To make a long story short, Fantine is turned out on the street with no way of providing for her child, for whom she must pay the innkeepers for daily care and groceries. A long strand of unfortunate events take place, one thing leads to another, and for the good of her child she becomes a prostitute-the only way of getting the money required in time. She becomes ill, and after a certain incident a man reports her to the police. She is arrested by none other than our own Javert.

As Javert is taking her, she begs him to let her free for the sake of her dying daughter. He stands firm, unmoved by her cries for pity. “Let’s have no more protestations, save your breath and save your tears. Honest work, just reward; that’s the way to please the Lord,” he states emphatically. As he says this, our dear Jean Valjean appears on the street, calling to Javert. He steps forward, and we realize that, as he is now the well-known mayor, cleaned up from what he once was, Javert doesn’t recognize him as the prisoner he’s chased for 8 years.

Jean Valjean proclaims that he believes the woman’s story, and to Javert’s dismay orders her released. “I’ve seen your face before… Show me some way to help you.” Valjean whispers to the girl, who begs it not to be a trick. After his reassuring words, she tells him that she was the woman sent away by his foreman. He is much grieved by this, realizing that it is his fault she has come to such shame, pain, and disgrace. She is carried off to the hospital under his orders, and a rather surprising scene follows.

A cry of “Look out! It’s a runaway cart!” splits the air, and a brilliant use of light and props creates a scene of fear in which a cart, bearing a heavy load, tears through the streets until being stopped… with a man beneath the wheel.

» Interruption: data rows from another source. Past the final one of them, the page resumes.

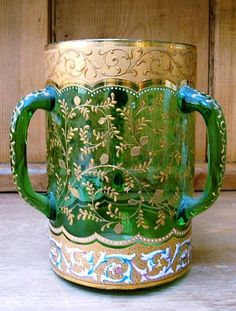 """Moser 3-Handled Green Enameled Tyg or Loving Cup. A (Ludwig) Moser Three Handled Loving Cup, Circa 1870-1895. It is Green Glass with a Blue, Pink Yellow and White Enamel and Gilt Floral Design All Over, including the handle. From Karlsbad in Bohemia, now the Czech Republic. Dimensions; 7"""" high x 4.75"""" width at the top and 6"""" to handles. Excellent condition."""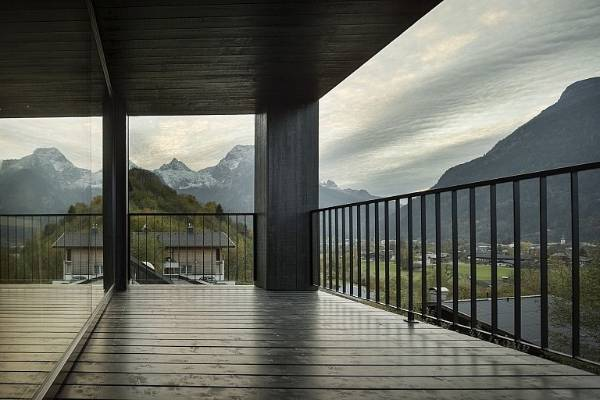 The EFH Groth house in Lofer, Austria, designed by LP Architektur, sits on a steep slope that provides spectacular ...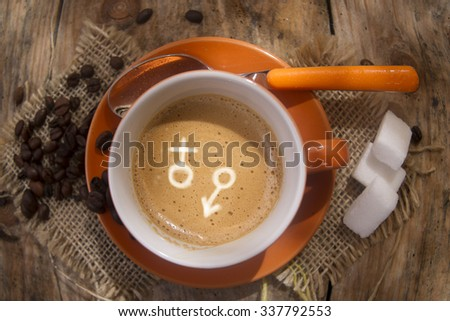 Representation of the symbol of the male and female in a cup of coffee - stock photo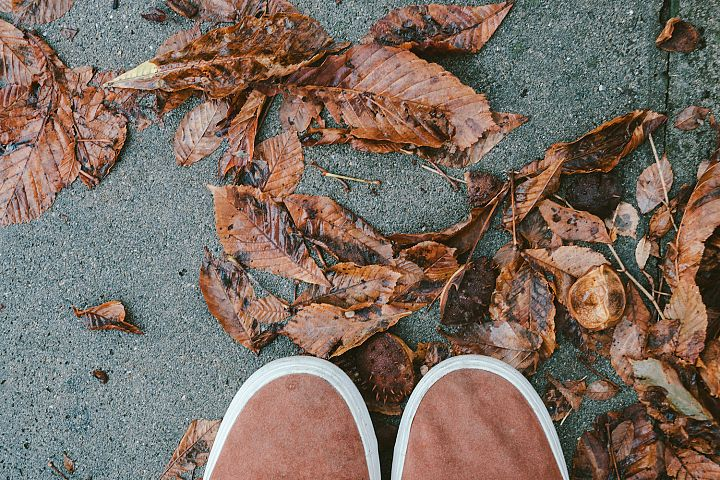 Feet man walking on fall leaves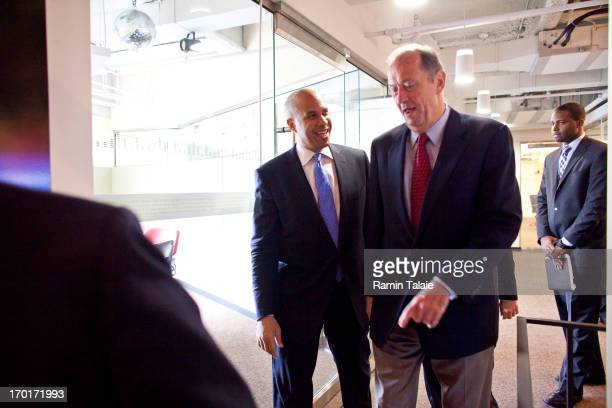 Former US Senator Bill Bradley and Newark Mayor Cory Booker arrive for a news conference to discuss his plans to campaign for the Democratic...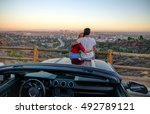 couple watching sunset from... | Shutterstock . vector #492789121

A distraught crowd is gathered around, gaping in horror, not a soul willing to risk their own necks to save him. Jean Valjean tries to rally someone to his aid unsuccessfully, and in the face of this steps forward himself, grabs the cart, and carefully lifts it as some from the crowd rush up to pull the poor man out from underneath.  Javert, seeing the astonishing fete, is as awed as the crowd.


The strength of the mayor has stirred up a memory… The memory of 24601, the only man of the mayor’s age that he’s ever known to be so strong. A scene stiff with anxiety on the part of both characters ensues, in which they speak of this man who broke parole 8 years ago and has been on the run since. But we are all surprised to hear, towards the end of this exchange, that 24601 has been rearrested, and will come to court that very day. The audience, of course, is aware that this cannot be true, for Jean Valjean is the mayor, and therefore the mayor himself is 24601-and clearly he has not been arrested.

“I have known the thief for ages, tracked him down through thick and thin, and to make the matter certain, there’s the brand upon his skin. He will bend. He will break. This time, there is no mistake.” Javert declares, when Jean Valjean questions him. At this Javert departs, leaving Valjean alone to mourn this fate.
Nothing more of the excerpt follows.